Today I’m happy to be welcoming Julia Winter, a new author, to the blog. Julia has written a Pride & Prejudice variation, Mistress of Netherfield, and she’s visiting here today with a deleted scene from the book and a giveaway opportunity. She was also so kind as to provide me an ebook of Mistress of Netherfield to read and so I’ll share my review below. Let’s look at the blurb first, and then I’ll hand over to Julia.
Book Description
It is a truth universally acknowledged that on escaping an unhappy marriage, a young widow will be delighted to remove to the dower house and lease the marital abode to a single man in possession of a good fortune, provided he looks elsewhere to fulfil his want of a wife.

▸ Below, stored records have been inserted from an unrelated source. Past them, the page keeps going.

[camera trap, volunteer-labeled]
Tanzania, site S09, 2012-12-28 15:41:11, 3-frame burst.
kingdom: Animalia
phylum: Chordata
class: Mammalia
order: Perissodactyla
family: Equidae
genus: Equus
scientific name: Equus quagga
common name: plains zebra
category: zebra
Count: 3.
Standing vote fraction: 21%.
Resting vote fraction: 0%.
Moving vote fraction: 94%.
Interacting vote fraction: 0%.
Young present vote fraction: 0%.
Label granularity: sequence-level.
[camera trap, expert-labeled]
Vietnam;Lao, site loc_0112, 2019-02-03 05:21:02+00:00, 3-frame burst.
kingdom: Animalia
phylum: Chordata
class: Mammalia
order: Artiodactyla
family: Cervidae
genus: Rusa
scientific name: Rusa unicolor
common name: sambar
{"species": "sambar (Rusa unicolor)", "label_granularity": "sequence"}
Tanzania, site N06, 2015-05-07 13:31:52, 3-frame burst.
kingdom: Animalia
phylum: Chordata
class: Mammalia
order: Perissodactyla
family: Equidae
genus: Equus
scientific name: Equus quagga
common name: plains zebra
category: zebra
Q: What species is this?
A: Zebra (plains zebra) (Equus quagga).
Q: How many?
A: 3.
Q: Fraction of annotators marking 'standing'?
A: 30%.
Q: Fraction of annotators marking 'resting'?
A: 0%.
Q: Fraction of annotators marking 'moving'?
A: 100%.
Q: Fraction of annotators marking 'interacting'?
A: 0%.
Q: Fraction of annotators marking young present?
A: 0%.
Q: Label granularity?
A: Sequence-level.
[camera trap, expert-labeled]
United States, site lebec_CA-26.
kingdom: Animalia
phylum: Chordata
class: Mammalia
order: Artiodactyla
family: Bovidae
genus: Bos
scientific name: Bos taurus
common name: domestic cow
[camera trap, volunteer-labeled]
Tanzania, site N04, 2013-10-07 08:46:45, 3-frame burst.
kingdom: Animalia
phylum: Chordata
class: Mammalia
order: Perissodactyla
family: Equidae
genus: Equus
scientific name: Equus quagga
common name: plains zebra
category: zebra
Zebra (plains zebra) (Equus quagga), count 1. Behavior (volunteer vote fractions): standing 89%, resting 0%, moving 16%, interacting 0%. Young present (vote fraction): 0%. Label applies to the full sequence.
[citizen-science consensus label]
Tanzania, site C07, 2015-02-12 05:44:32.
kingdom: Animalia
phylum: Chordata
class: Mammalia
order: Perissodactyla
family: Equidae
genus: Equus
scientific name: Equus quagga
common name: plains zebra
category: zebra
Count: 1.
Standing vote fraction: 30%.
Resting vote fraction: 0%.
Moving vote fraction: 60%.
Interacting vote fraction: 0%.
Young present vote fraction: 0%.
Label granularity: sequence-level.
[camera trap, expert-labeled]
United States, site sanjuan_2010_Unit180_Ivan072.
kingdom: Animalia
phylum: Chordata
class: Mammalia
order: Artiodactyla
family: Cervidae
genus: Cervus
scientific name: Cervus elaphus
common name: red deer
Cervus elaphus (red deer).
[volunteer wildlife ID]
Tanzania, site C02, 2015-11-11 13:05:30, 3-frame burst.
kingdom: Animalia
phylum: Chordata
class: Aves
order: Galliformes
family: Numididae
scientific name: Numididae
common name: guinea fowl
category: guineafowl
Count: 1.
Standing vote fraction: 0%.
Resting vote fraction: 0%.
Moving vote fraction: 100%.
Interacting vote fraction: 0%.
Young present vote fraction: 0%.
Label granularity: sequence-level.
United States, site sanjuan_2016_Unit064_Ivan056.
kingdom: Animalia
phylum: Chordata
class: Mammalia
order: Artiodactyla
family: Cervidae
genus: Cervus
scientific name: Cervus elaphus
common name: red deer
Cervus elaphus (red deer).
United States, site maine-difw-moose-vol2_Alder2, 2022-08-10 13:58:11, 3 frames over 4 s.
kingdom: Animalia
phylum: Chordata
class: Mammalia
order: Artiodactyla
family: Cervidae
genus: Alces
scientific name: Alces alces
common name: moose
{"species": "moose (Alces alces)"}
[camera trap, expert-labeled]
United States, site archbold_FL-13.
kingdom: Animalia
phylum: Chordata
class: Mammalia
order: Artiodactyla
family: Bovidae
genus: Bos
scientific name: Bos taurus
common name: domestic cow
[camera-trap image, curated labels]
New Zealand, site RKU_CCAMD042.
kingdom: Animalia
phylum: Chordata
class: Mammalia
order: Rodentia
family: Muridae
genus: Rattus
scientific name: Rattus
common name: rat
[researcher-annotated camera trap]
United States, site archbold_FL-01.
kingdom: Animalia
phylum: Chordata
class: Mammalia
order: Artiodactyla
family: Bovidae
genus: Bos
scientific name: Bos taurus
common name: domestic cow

Forced into an unwanted marriage at the tender age of sixteen, and freed six months later by the death of her abusive husband, Elizabeth Grayson (née Bennet) has finally found a measure of peace. The inheritor of her husband’s estate, Netherfield Park, Elizabeth is now a wealthy young widow, independent and self-reliant. With an eye always on improving her four sisters’ woefully small dowries and providing for her mother, who will be homeless when her father dies, Elizabeth is pleased to lease out Netherfield to the Bingley family from the north of England, making her home in the dower house in Meryton and vowing that she will never remarry.
Fitzwilliam Darcy of Pemberley in Derbyshire is rich and well-connected, but reserved in company with anybody outside the very few he counts as friends. Towards those friends, he is loyal and steadfast, the staunchest of supporters. So when a young man comes to him with a tale of the clandestine marriage and mysterious death of Darcy’s old schoolfriend, James Grayson, and begs Darcy’s help to investigate the widow’s role, Darcy agrees. Visiting Charles Bingley, the new tenant of Netherfield, Darcy is very soon torn between his loyalty to his dead friend, and his burgeoning attraction to the widow.
Throw two unprincipled rogues and an elopement into the confines of Meryton, and how will Darcy’s dilemma over Elizabeth ever be resolved? And is she willing to put aside her misgivings, and trust again?